Puberty is a gradual process and begins with an increase in hormone production that brings about a range of physical changes. These include rapid growth in an individual’s height and weight and the emergence of secondary sexual characteristics as a child moves towards an adult state. For girls these include:
- the onset of ovulation and menstruation
- development of breasts
- growth of body, underarm and pubic hair.
- a deeper voice
- erections and wet dreams
- growth of body, facial, underarm and pubic hair.
The speed of these visible changes, coupled with a difference in hormone levels, can lead some adolescents to worry about their appearance. There is a wide range of what can be considered ‘normal’ development, as changes can occur at different rates depending on the individual. Less visible are the internal physiological, cognitive, and emotional changes that occur during puberty.
A human brain is not fully developed when a person reaches puberty, but although the brain doesn’t grow much in absolute size during adolescence, it does change rapidly. Neurons that are not being used are ‘pruned’, while others that are actively used grow a fatty sheath (are ‘myelinated’) so that they can conduct very rapidly.
The limbic system and amygdala, which are situated deep inside the brain, are very important for emotions and ‘rewards’. These develop relatively early, whereas the frontal lobe of the brain, which is situated just behind the forehead, is particularly important for executive functioning, which includes planning ahead, reasoning, considered decision-making and self-discipline. It is one of the last areas to mature, and is not fully mature until at least 25 years of age. This may explain why adolescents and young people tend to take risks and are prone to ‘hot cognitions’, making decisions rooted in emotions and experiences rather than logical reasoning.

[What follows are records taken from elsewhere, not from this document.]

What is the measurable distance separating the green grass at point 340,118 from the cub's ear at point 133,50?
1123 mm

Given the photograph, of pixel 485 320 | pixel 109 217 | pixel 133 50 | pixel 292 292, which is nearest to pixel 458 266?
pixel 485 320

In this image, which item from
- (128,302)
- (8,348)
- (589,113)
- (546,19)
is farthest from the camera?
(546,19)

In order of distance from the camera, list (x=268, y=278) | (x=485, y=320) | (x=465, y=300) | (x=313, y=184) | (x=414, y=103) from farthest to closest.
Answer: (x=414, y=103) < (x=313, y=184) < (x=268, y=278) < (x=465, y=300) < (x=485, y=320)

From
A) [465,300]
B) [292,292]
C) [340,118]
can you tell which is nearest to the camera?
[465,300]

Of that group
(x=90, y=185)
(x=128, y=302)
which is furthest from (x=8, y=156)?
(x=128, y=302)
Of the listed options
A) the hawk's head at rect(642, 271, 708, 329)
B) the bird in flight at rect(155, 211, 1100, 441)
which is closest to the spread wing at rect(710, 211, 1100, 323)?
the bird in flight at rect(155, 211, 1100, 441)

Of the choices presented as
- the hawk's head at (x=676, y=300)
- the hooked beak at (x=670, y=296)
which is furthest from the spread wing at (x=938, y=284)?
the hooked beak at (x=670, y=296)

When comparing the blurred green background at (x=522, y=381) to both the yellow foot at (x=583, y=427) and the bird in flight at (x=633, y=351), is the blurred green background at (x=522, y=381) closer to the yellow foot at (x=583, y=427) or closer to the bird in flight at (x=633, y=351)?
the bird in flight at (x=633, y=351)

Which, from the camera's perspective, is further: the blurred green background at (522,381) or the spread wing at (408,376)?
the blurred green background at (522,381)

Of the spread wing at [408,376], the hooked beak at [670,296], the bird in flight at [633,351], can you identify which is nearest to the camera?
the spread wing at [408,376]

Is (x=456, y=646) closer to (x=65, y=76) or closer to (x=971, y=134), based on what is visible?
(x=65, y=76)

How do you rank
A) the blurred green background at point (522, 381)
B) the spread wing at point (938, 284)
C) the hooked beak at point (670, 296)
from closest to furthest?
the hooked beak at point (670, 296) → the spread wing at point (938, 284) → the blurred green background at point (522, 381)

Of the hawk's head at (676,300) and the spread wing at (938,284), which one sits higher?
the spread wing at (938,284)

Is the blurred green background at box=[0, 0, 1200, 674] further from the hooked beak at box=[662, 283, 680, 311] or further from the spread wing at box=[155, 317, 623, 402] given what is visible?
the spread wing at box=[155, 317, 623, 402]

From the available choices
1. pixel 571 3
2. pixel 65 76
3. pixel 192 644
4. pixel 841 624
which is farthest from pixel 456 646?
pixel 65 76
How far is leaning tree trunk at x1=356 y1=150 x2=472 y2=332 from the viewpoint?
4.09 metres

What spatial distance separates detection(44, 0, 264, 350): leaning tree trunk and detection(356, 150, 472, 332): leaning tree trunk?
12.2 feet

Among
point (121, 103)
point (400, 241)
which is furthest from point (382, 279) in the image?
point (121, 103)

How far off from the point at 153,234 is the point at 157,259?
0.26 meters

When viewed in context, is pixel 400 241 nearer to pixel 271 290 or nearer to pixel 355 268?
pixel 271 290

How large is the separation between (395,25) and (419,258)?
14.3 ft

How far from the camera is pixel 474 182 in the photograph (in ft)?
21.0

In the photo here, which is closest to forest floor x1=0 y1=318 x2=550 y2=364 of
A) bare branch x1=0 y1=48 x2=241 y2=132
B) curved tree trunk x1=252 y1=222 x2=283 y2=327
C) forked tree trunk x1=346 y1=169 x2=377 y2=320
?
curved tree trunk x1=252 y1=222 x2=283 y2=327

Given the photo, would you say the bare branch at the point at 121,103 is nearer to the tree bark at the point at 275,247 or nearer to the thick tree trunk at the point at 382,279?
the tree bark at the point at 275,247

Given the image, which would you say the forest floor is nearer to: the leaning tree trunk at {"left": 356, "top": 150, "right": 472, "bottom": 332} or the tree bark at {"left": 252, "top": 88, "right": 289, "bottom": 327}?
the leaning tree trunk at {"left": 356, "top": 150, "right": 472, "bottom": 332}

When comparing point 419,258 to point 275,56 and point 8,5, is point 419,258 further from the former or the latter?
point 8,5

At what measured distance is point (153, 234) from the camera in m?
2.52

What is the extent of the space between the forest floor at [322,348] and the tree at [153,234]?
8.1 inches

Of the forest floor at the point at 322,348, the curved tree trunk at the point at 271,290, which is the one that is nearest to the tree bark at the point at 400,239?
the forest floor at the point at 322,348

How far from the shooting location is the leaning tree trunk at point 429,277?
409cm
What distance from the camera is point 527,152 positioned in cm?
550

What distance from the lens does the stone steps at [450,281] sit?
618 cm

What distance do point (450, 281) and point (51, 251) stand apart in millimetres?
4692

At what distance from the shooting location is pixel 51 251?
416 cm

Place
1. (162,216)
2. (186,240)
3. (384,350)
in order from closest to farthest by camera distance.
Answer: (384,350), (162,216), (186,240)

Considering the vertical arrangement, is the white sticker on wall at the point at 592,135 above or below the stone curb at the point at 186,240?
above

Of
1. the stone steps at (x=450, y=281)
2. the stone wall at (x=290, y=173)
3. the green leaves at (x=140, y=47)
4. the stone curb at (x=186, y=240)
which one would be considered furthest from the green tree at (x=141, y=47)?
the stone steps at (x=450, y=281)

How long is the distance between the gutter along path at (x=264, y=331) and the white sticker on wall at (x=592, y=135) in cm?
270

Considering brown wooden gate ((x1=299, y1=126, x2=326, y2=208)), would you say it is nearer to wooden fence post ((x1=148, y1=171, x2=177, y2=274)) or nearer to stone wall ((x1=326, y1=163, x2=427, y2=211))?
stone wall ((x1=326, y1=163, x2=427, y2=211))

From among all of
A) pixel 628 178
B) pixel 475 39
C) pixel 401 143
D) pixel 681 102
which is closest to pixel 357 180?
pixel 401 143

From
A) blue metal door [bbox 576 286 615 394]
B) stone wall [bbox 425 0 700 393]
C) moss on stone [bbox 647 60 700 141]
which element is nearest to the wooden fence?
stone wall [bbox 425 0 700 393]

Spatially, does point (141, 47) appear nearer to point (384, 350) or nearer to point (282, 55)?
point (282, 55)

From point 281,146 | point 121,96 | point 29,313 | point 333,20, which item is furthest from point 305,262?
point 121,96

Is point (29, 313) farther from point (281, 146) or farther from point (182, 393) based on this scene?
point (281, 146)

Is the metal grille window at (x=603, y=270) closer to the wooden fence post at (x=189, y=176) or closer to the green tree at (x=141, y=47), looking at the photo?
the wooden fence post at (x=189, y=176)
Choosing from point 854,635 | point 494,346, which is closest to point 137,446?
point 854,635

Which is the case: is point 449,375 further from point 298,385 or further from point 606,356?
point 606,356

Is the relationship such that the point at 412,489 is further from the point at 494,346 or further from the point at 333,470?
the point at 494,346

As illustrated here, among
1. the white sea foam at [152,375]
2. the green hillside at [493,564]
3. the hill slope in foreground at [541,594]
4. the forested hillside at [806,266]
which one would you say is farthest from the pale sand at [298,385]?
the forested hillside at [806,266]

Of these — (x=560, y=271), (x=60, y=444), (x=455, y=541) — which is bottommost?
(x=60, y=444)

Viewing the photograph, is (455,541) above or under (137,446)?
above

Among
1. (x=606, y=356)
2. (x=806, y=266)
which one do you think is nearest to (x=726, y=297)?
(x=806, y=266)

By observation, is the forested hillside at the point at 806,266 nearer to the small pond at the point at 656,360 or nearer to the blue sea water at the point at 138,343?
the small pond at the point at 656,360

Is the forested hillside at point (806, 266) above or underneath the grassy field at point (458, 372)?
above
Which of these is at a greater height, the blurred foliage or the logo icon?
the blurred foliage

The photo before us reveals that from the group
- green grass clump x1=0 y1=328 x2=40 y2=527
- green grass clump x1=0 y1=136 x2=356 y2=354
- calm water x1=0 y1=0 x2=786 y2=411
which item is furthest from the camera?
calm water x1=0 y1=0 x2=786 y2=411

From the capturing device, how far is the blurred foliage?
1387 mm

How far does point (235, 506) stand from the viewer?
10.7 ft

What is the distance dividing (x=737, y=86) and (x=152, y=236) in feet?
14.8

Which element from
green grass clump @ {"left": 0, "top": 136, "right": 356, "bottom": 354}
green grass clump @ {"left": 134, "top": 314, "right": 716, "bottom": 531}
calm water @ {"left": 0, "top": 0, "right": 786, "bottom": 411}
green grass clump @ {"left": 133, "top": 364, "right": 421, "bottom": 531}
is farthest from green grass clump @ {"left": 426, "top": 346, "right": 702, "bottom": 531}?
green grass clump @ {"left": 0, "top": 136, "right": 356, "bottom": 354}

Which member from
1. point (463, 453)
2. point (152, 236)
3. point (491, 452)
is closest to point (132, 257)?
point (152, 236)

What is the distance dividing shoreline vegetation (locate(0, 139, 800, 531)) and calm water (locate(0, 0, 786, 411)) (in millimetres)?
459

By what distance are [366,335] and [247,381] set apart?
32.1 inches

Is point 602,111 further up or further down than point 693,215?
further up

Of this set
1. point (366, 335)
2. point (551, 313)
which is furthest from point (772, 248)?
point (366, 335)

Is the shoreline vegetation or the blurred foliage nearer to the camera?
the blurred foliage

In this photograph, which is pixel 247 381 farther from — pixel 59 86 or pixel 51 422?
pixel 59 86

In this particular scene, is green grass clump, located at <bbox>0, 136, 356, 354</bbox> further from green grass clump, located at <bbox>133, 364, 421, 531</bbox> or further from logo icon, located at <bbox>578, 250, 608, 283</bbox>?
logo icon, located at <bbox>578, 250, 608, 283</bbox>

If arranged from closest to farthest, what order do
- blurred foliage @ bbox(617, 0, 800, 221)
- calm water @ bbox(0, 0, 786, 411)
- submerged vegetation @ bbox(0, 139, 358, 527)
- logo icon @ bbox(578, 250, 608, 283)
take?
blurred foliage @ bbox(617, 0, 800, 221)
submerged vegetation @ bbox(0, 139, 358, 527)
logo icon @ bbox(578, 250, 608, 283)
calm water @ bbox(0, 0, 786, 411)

Normal, healthy development is uneven
Changes on these multiple fronts do not always happen in sync. For example, an adolescent girl may look physically mature, but psychologically she is still developing. Her appearance can lead people to believe and expect that she has mature thinking patterns or can manage her emotions, and this may not be the case. Conversely, another girl who looks physically immature may have more mature ways of thinking.